My kitten is almost 11 weeks old and loves to run around playing and pouncing he has tonnes of energy but this week he has been literally pouncing at everything and biting too he pounces at me and my husband's hands just when we're sitting on the sofa and tries to bite our wrists and fingers also when you got to stroke him he goes to nip you he also has a tendency to grab our legs when we're walking and his making big scratches on my 3yr old lb's legs when we first got him he was very playful but no biting or scratching and would be happy to be picked up and cuddled but barely lets me touch him at the moment not sure why his gone like this and also not sure what to do when he bites as "No Sunny" isn't working and when I pick him up and put him on the floor if his pounced at me on the sofa he just comes back and does it again!!
Any suggestions please I really don't want him to do it to other people especially kids when they come over and want him to stop doing it with us and our son x


----------



## catgeoffrey (Jun 28, 2012)

Been there and it hurts!
Gets toys on strings (da bird etc) and play lots with those, not hands!
You say when you stroke he nips? It could be that he's overly stimulated? I know when Geoffrey is getting to the nipping stage when I stroke because his back muscles twitch... That's my que to stop and leave him be.
Hope your kitty settles down for you.


----------



## MrsHolkie25 (Sep 3, 2012)

He has lots of toys balls, laces etc he his nipping constantly and don't want to end up with a cat you can never touch if that makes sense x


----------



## Kyria (Oct 29, 2011)

I must have been very lucky with my kitten Nemo..he is around 7 months now and he has never bitten any of us he just licks us all to death...Ive never allowed him to play with our hands and even if he does go to play with them his claws are always in and all we feel are soft paws,Im wondering will this ever change as I know cats get overstimulated and bite when they have had enough of being stroked etc.,but so far he has never even attempted to nip us....I suggest when he bites that you blow gently on his face and say no and leave him alone for few minutes, to make him understand this is not nice.

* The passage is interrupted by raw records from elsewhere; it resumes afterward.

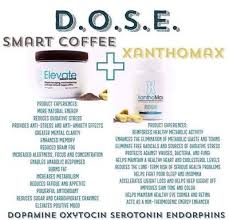 ELEVATE DOSE SMART COFFEE TUB And XanthoMax Appetite Control Bundle Elevacity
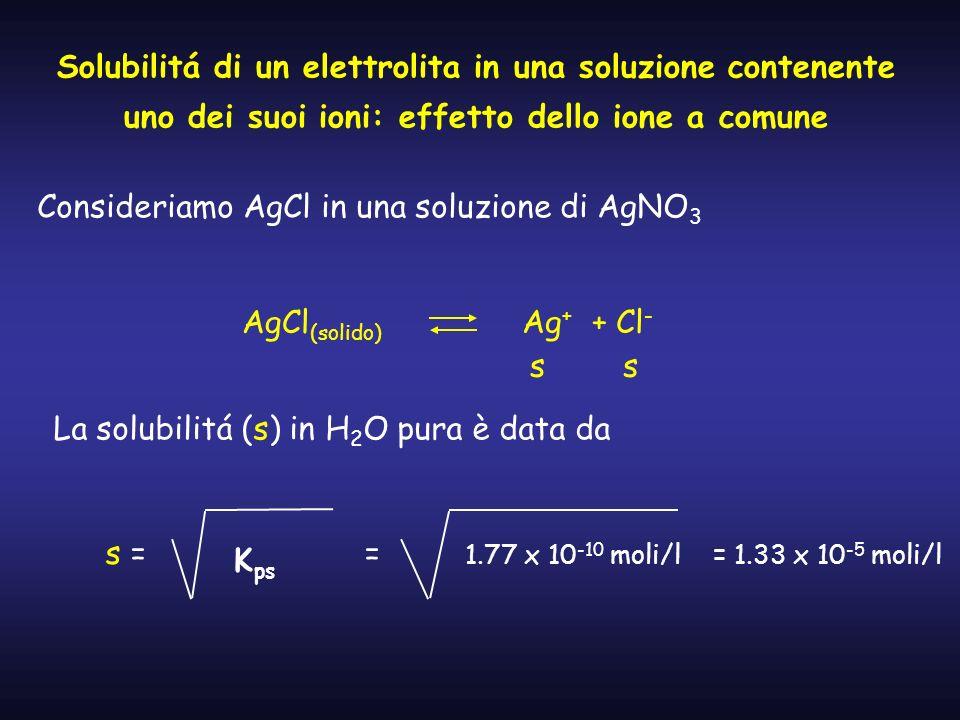 Solubilitá di un elettrolita in una soluzione contenente uno dei suoi ioni: effetto dello ione a comune Consideriamo AgCl in una soluzione di AgNO 3 L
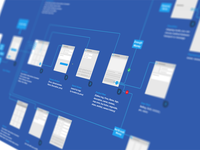 Escalivada App workflow wireframe ux flow user ui page landing app android ios flowchart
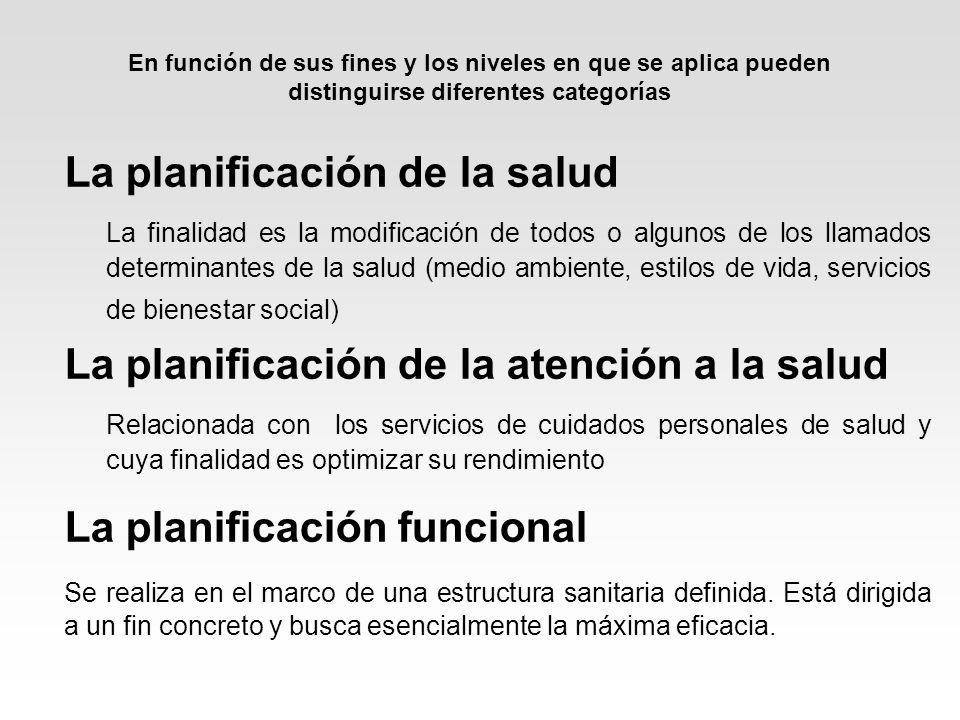 En función de sus fines y los niveles en que se aplica pueden distinguirse diferentes categorías La planificación de la salud La finalidad es la modif
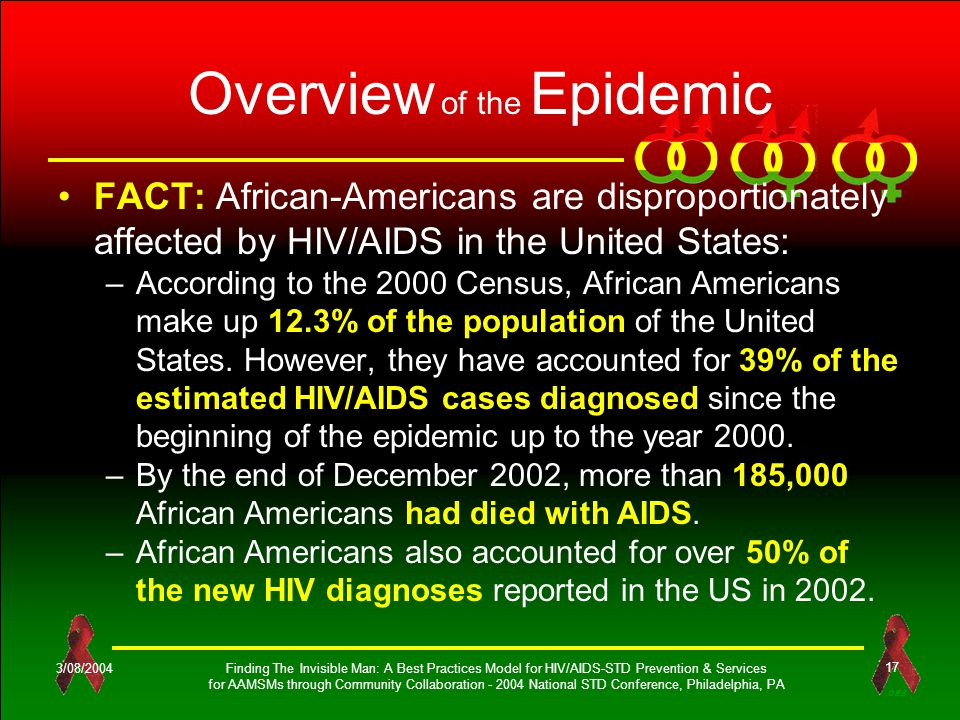 OES 3/08/2004Finding The Invisible Man: A Best Practices Model for HIV/AIDS-STD Prevention & Services for AAMSMs through Community Collaboration - 2004 National STD Conference, Philadelphia, PA 17 Overview of the Epidemic FACT: African-Americans are disproportionately affected by HIV/AIDS in the United States: –According to the 2000 Census, African Americans make up 12.3% of the population of the United States.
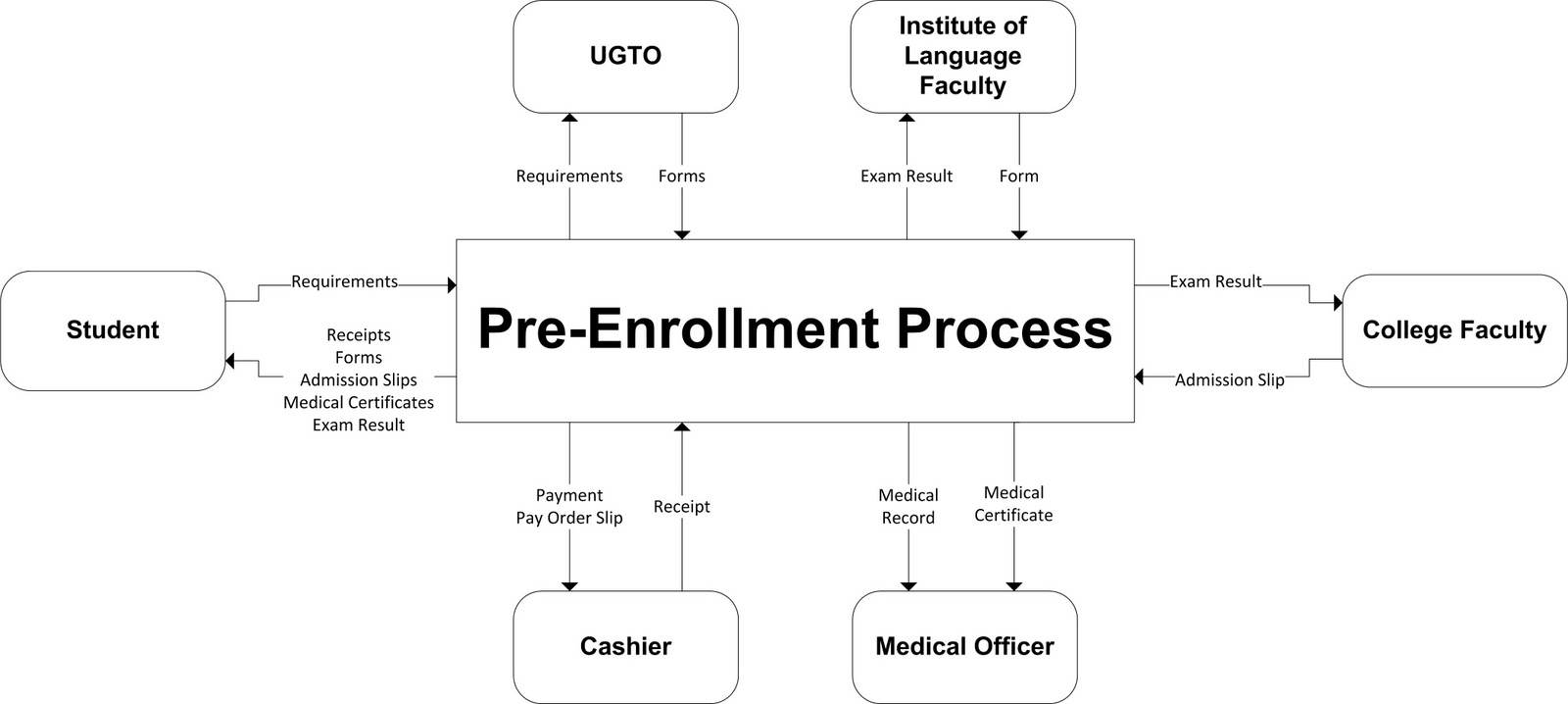 context diagram of enrollment system More data flow diagrams examples these examples demonstrate the flows of  information for the registration process you can view the.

Unfortunately kittens do pounce at feet and legs. This will eventually pass as kittens grow up fast. Ive never had this problem either with my kitten Nemo but my older cat used to do it alot also used to bite alot..he will still nip us if we stroke him too much..We were always very careful walking past him as he would make a grab of your feet, but eventually he grew out of it, which your kitten will do too..


----------



## TatiLie (Nov 2, 2010)

It's a phase. They grow out of it. But till then, just tired him up with lots of active playing, something like Da Bird help to burn his energies and his hunting instincts.


----------



## MrsHolkie25 (Sep 3, 2012)

I'll try the blowing on his face thanks x


----------



## raggs (Aug 3, 2008)

HI, this sounds like typical kitten antics, One thing you def dont want to do is to smack him in any way, we had this with one of ours and we used to touch him on his nose with index finger and firmly say NO to him, this did seem to help, but the good news is most kittens do grow out of this..........good luck with him.............Chris


----------



## MrsHolkie25 (Sep 3, 2012)

I'd never smack him have tapped his nose he just goes for me :/ x


----------



## spid (Nov 4, 2008)

Yep, he would. DOn't tap his nose - it's a very sensitive place for a cat and it will hurt - I would hit back too if someone did that to me. Blow him gently n his face or walk away and ignore him - if he is really getting on your nerves give him a short time out. The effort you put in now will reap dividends in the future.


----------



## Paddypaws (May 4, 2010)

It's tough when they are hyper like this, and even more so when you have young children around who may get hurt. But please don't despair or give up on him, he is learning and WILL grow out of this stage. Try and stay calm and distract him with suitable toys if he jumps on you or hubby.
Lots of structured play time will help, the rod toys people talk about above are great for keeping your hands safe. Cheap laser pens from Ebay are FANTASTIC....you can sit still on the sofa and literally give the kitten the runaround...up and down the room...till he is tired out.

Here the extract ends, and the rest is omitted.